Kemerdekaan Timor Timur, atau bahkan otonomi daerah yang terbatas, tidak diperbolehkan di bawah rezim Orde Baru. Kendati opini publik Indonesia pada tahun 1990-an kadang-kadang menunjukkan apresiasi yang kurang baik terhadap orang Timor, secara luas dikhawatirkan bahwa kemerdekaan Timor Timur akan mengacaukan persatuan Indonesia.[33] Upaya mediasi baru yang ditengahi PBB antara Indonesia dan Portugal dimulai pada awal 1997.[34] Krisis finansial Asia 1997, bagaimanapun, menyebabkan pergolakan luar biasa di Indonesia dan menyebabkan pengunduran diri Suharto pada Mei 1998, mengakhiri 32 tahun masa kepresidenannya.[35] Prabowo yang pada saat itu menjabat sebagai komandan Cadangan Strategis Indonesia yang kuat, pergi ke pengasingan di Yordania dan operasi militer di Timor Timur merugikan pemerintah Indonesia yang bangkrut satu juta dolar per hari.[36] Periode "reformasi" yang relatif terbuka, termasuk perdebatan yang belum pernah terjadi sebelumnya tentang hubungan Indonesia dengan Timor Timur. Selama sisa tahun 1998, forum-forum diskusi berlangsung di seluruh Dili untuk mengupayakan referendum.[36] Menlu Ali Alatas menggambarkan rencana otonomi bertahap yang mengarah pada kemungkinan kemerdekaan sebagai "hanya rasa sakit, tanpa ada keuntungan" bagi Indonesia.[37] Pada tanggal 8 Juni 1998, tiga minggu setelah menjabat, B. J. Habibie mengumumkan bahwa Indonesia akan segera menawarkan Timor Timur rencana khusus untuk otonomi.[35]

Pada akhir tahun 1998, Pemerintah Australia John Howard mengirim surat kepada Indonesia yang berisi nasihat tentang perubahan kebijakan Australia, dan menganjurkan referendum kemerdekaan dalam satu dekade. Presiden Habibie melihat bahwa rencana Indonesia di Timor Timur seperti "pemerintahan kolonial" dari Indonesia dan dia memutuskan untuk mengadakan referendum cepat mengenai masalah ini.[38]

Indonesia dan Portugal mengumumkan pada tanggal 5 Mei 1999 bahwa pemungutan suara akan diadakan yang memungkinkan rakyat Timor Timur untuk memilih antara rencana otonomi atau kemerdekaan. Pemungutan suara, yang akan diselenggarakan oleh Misi Perserikatan Bangsa-Bangsa di Timor Timur (UNAMET), semula dijadwalkan pada 8 Agustus tetapi kemudian ditunda hingga 30 Agustus. Indonesia juga bertanggung jawab atas keamanan; rencana ini menimbulkan kekhawatiran di Timor Timur, tetapi banyak pengamat percaya bahwa Indonesia akan menolak untuk mengizinkan penjaga perdamaian asing selama pemungutan suara.[39]

Pemungutan suara dan kekerasan

[sunting | sunting sumber]
Kehancuran di Dili.

DATA TERCATAT:
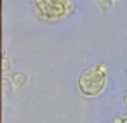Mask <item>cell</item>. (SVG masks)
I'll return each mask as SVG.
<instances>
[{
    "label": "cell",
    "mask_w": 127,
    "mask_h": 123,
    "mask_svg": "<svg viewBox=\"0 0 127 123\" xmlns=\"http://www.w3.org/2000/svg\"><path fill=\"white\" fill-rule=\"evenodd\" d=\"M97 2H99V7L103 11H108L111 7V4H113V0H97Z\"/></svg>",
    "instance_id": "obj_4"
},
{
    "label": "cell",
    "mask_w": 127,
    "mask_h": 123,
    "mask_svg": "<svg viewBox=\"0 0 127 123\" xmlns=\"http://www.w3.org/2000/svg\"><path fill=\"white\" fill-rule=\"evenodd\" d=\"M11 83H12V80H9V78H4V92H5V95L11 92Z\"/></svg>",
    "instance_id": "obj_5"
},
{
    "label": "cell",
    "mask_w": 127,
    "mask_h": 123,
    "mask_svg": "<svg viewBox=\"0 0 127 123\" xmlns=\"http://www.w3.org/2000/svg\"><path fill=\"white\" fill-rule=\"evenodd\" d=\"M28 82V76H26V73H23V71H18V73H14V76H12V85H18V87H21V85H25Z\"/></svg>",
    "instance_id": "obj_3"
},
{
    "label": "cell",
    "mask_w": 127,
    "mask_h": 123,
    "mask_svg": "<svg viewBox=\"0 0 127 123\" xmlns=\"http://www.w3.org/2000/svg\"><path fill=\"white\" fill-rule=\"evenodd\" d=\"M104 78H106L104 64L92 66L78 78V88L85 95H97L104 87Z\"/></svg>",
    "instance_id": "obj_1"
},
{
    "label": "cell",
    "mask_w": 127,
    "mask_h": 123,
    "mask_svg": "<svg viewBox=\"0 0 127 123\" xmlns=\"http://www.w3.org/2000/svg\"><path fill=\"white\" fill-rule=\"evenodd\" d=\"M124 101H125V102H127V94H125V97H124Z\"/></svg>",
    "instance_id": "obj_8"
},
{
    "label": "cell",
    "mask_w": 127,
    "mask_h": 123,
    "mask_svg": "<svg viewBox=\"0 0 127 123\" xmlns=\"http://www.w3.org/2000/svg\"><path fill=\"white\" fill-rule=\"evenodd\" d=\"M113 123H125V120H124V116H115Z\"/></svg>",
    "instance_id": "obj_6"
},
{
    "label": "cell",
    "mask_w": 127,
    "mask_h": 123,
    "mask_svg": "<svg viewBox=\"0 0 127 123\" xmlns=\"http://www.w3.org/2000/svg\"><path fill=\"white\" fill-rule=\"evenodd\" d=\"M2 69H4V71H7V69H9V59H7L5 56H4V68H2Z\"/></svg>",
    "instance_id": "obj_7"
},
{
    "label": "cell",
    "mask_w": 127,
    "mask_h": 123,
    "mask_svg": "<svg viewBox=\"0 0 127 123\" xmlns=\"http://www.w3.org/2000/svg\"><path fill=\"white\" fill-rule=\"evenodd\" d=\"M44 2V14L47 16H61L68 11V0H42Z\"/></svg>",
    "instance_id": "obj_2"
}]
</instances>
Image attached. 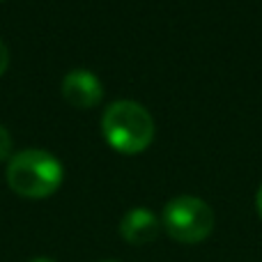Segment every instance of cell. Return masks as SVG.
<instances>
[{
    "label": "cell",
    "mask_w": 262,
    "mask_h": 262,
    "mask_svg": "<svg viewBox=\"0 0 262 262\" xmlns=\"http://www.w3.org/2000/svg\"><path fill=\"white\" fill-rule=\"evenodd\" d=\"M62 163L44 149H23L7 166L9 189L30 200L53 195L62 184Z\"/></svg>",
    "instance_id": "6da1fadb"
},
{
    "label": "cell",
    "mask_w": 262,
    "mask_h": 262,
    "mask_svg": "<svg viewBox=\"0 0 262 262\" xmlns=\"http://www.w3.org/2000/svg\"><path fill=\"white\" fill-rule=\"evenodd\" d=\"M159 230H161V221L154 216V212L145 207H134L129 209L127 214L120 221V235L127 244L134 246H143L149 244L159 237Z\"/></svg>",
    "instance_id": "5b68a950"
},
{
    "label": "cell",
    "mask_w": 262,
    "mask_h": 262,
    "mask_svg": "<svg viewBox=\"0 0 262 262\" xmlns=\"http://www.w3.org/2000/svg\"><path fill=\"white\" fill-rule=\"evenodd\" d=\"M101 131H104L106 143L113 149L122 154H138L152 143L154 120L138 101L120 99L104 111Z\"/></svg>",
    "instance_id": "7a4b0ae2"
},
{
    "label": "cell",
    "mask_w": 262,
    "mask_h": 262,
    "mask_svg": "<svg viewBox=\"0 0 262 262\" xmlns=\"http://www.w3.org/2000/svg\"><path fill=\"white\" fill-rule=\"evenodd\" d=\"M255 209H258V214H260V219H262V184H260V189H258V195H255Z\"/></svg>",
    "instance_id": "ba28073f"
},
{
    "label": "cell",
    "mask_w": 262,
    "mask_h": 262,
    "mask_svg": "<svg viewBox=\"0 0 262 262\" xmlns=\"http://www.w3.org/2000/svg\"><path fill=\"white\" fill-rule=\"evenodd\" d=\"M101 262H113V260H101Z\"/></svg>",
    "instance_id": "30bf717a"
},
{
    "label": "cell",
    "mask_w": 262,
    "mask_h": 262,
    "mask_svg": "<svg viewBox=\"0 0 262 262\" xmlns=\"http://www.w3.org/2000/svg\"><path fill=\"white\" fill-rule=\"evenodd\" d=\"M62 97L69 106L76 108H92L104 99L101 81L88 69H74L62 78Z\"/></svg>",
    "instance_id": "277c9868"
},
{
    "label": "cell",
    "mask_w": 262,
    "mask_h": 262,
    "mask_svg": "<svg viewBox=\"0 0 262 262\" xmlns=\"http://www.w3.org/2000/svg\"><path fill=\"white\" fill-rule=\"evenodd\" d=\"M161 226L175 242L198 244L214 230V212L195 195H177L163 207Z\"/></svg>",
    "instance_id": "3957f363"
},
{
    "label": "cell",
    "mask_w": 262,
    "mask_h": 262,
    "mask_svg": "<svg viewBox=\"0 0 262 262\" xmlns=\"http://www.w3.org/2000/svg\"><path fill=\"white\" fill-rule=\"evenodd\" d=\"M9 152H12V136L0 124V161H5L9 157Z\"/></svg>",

TUJUAN LATIHAN: Menurut teks tentang Timor Timur, pada tanggal berapa B. J. Habibie mengumumkan bahwa Indonesia akan segera menawarkan rencana khusus untuk otonomi kepada Timor Timur? Baris-baris data di atas tidak diperlukan dalam latihan ini.

JAWABAN TUGAS: Pada tanggal 8 Juni 1998.